IE 11 is not supported. For an optimal experience visit our site on another browser.

Cisco router flaw could snarl Net, officials say

A flaw in Cisco's traffic-routing computers similar could knock Web sites offline and disrupt the  Internet, U.S. cybersecurity officials warned Wednesday.
/ Source: Reuters

A flaw in traffic-routing computers made by Cisco Systems Inc. could knock Web sites offline, snarl e-mail and disrupt other Internet activity, U.S. cybersecurity officials warned on Wednesday.

Computer technicians should update their software to plug a hole that could easily be exploited by hackers to knock networks offline, said officials with the U.S. Computer Emergency Readiness Team, or CERT.

"Someone with a modest amount of skill, by which I mean a freshman programmer, can attack a vulnerability and crash a router," said US-CERT researcher Shawn Hernan.

Cisco described the problem Tuesday night in a technical alert.
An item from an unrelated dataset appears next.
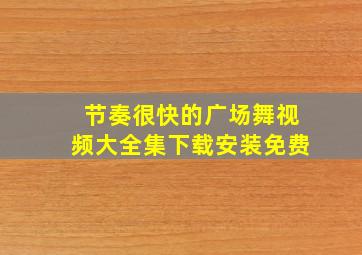 节奏很快的广场舞视频大全集下载安装免费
Cisco customers can download an update for free from a company Web site, a spokeswoman said.

The announcement came hours after officials described a similar flaw in the TCP protocol used by Cisco and other routers to direct traffic across the Internet.
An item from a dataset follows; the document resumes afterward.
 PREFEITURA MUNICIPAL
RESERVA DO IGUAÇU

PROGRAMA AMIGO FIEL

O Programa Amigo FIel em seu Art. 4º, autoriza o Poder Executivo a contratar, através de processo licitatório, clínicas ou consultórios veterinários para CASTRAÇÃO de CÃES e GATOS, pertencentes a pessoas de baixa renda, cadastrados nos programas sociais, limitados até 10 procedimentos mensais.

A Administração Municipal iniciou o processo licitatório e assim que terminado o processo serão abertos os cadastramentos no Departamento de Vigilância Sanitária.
Hernan said technicians should not confuse the two alerts.

The TCP flaw affects every piece of hardware that directs traffic across the sprawling global network, while the Cisco vulnerability only applies to that manufacturer's products, he said.
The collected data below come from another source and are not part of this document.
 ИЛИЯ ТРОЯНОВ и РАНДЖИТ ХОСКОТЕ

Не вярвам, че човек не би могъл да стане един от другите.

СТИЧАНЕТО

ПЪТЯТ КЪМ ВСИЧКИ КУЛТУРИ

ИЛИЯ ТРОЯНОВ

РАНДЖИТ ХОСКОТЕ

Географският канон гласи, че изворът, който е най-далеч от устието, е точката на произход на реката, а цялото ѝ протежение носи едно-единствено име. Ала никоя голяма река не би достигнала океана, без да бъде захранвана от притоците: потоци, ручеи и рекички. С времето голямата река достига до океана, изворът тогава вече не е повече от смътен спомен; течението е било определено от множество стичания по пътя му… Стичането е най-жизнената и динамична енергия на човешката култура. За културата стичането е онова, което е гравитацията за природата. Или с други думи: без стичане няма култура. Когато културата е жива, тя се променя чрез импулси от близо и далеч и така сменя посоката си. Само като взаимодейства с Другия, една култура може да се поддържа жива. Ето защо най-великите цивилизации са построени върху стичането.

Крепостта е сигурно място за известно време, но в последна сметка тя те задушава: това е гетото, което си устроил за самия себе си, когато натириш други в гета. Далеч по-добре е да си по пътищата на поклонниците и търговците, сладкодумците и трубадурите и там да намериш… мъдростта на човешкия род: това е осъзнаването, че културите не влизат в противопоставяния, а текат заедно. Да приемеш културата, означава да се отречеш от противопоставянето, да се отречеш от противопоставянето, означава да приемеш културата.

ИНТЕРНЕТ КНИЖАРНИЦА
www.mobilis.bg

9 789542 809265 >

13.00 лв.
A hacker could easily direct a Cisco router to shut down and restart, causing a temporary disruption in service. If the command were issued repeatedly, the router could effectively be taken offline, he said.

The flaw could knock specific networks offline but does not pose a threat to the entire Internet, he said.

"The death of the Internet is not imminent," he said.

Though technicians can reconfigure their routers to work around the problem, they are best off going to Cisco for updated software, Hernan said.

The updated software will also fix the TCP flaw, a Cisco spokeswoman said.

Amit Yoran, the top U.S. cybersecurity official, praised Cisco for its efforts to fix the problem.